There are lots of similarities with other films, maybe not directly. In todays world, it became practice to give kids (and sometimes for women) their own version of what meant for only grownups. So there's no use whining about that. Because those who does might not be the target audience. This is I think purely for kids, otherwise it would have not got bold PG, but like usual for any film, I gave it a try. Even though it's not original, somewhat I enjoyed watching it.

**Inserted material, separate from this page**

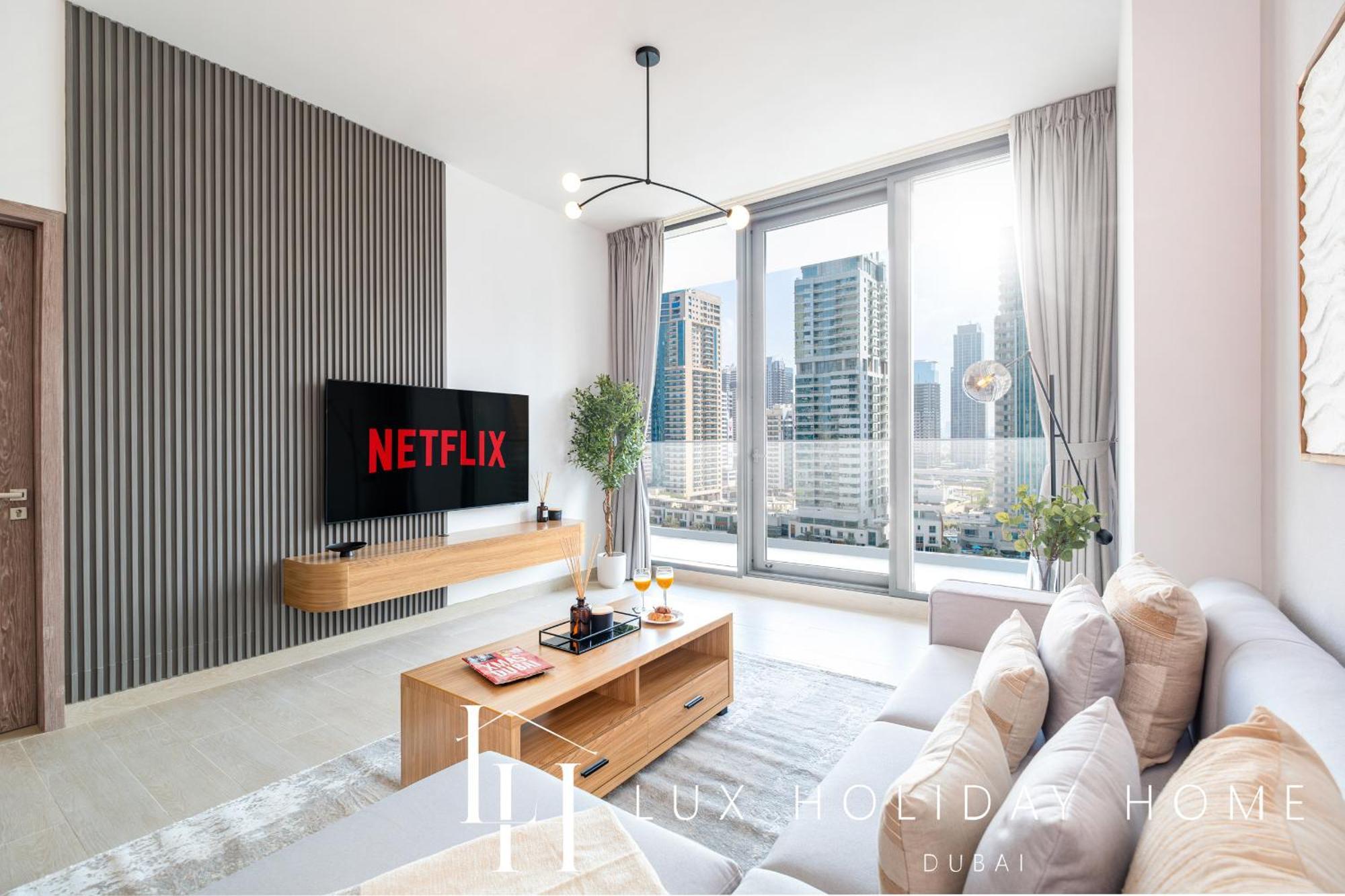Apartment Lux Liv Contemporary Full Marina View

The story was in usual pattern that opened with an intro, then moving to unleash the long trapped ancient creatures into the human society. One becomes friend with it and a few starting to hunt it with the rest are as the neutral or unaware of it. There's nothing unpredictable in it. And so the tale comes to halt with a finale where maximum push was given, but overall it fails to impress on the average expectation.
Good title, good idea, even the graphics were not bad, but not good enough stunts with okay performances. I feel it could have become a good television series than the film. So they should scrap the idea if they have one for a sequel and instead make a shift to television. Other than what I thought, this is a good entertainer for little kids. So it should be watched by them more than their counterparts.
5½/10
The Film won't win any awards, but it's definitely not a bad movie. It's silly, crazy, weird, and mostly made for younger kids, but once you realize this, it becomes very enjoyable to sit through. The characters are fun and bizarre, the "creature" and overall film is original, and the action is incredibly unrealistic, but boarderline exciting to watch. The plot is fairly thin and the whole time I was left to wonder where all the parents were, but overall, it was worth the ticket price and a great Film to keep the kids, and some adults, amused.
Yeah. This movie's bad. But... is it even worth me getting angry over it? It's just bland, cliche'd, and unoriginal. Not terrible, but definitely a dud.
Another movie with an environmentalist agenda. I just want to be entertained, not lectured. This is supposed to be a movie for families and kids, not a politicized leftist propaganda film.